#### WHAT YOU NEED TO DO:
What you give back should be exactly the lines from the one with "央视CCTV5 NBA直播安排与回放时间表一览 央视CCTV5" through the final line of the material, pictures removed; please add nothing.

*** COLLECTED MATERIAL ***

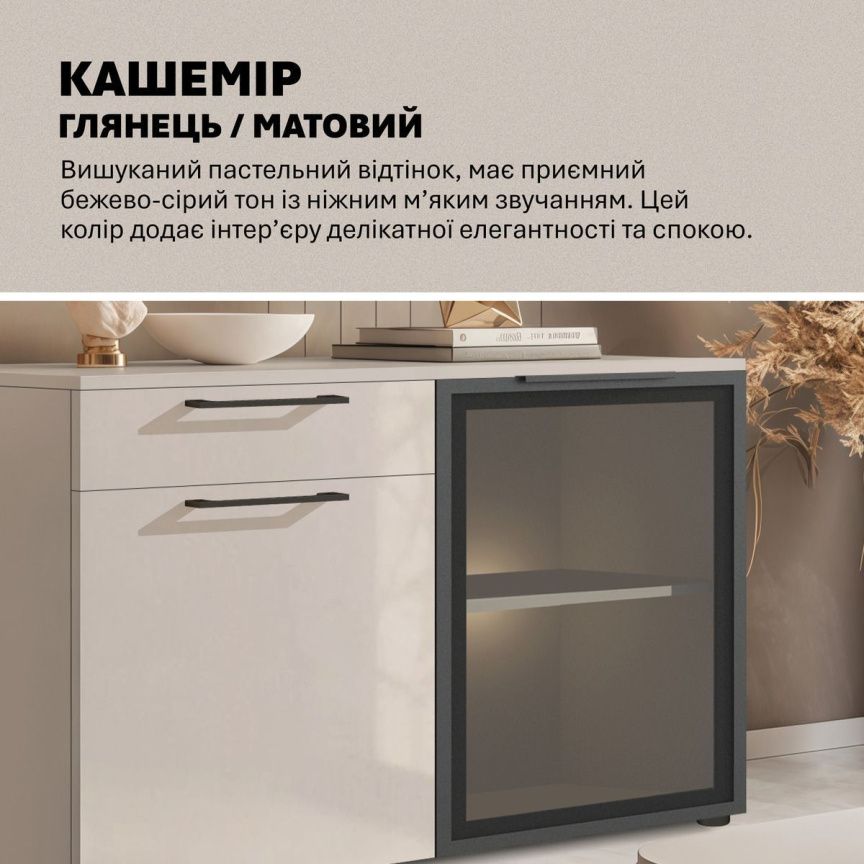 Комод з вітриною Flex 1200 мм ДСП фасад Кашемір для посуду - фото, ціна, купити,  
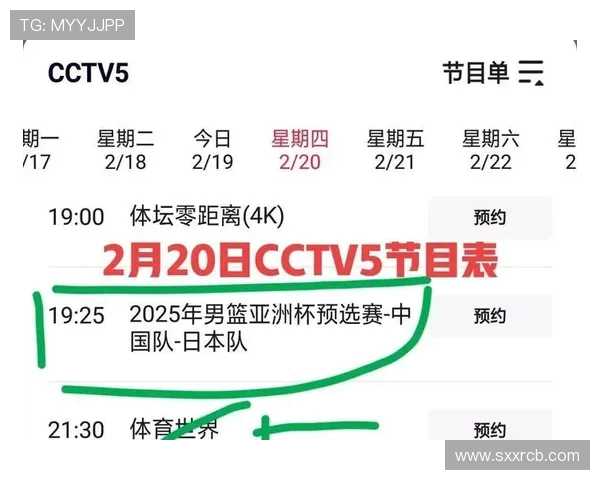 央视CCTV5 NBA直播安排与回放时间表一览 央视CCTV5 NBA直播安排与回放时间表一览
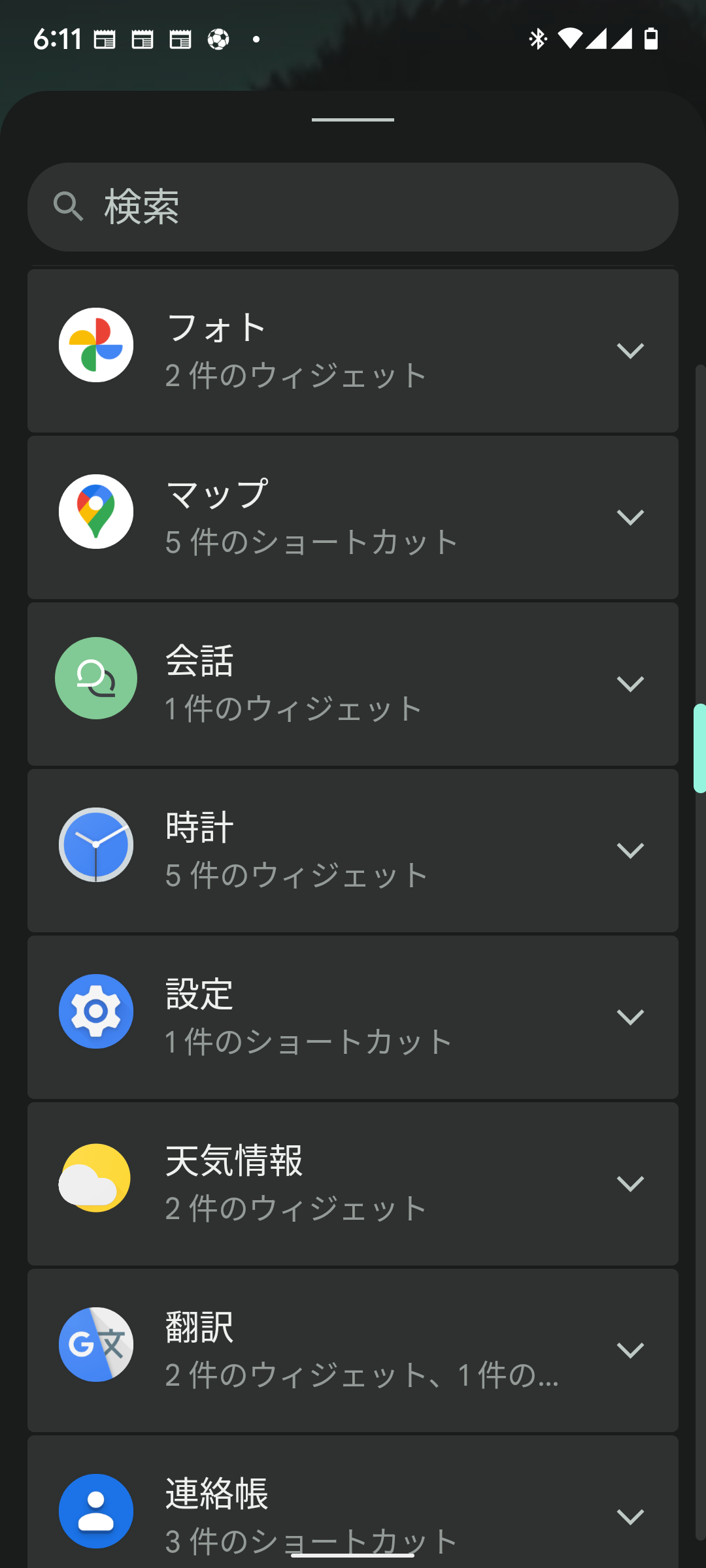 バッテリーウィジェットが設定できません。 - Google Pixel コミュニティ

*** End of COLLECTED MATERIAL ***

#### PROBLEM SOLUTION:
 央视CCTV5 NBA直播安排与回放时间表一览 央视CCTV5 NBA直播安排与回放时间表一览
 バッテリーウィジェットが設定できません。 - Google Pixel コミュニティ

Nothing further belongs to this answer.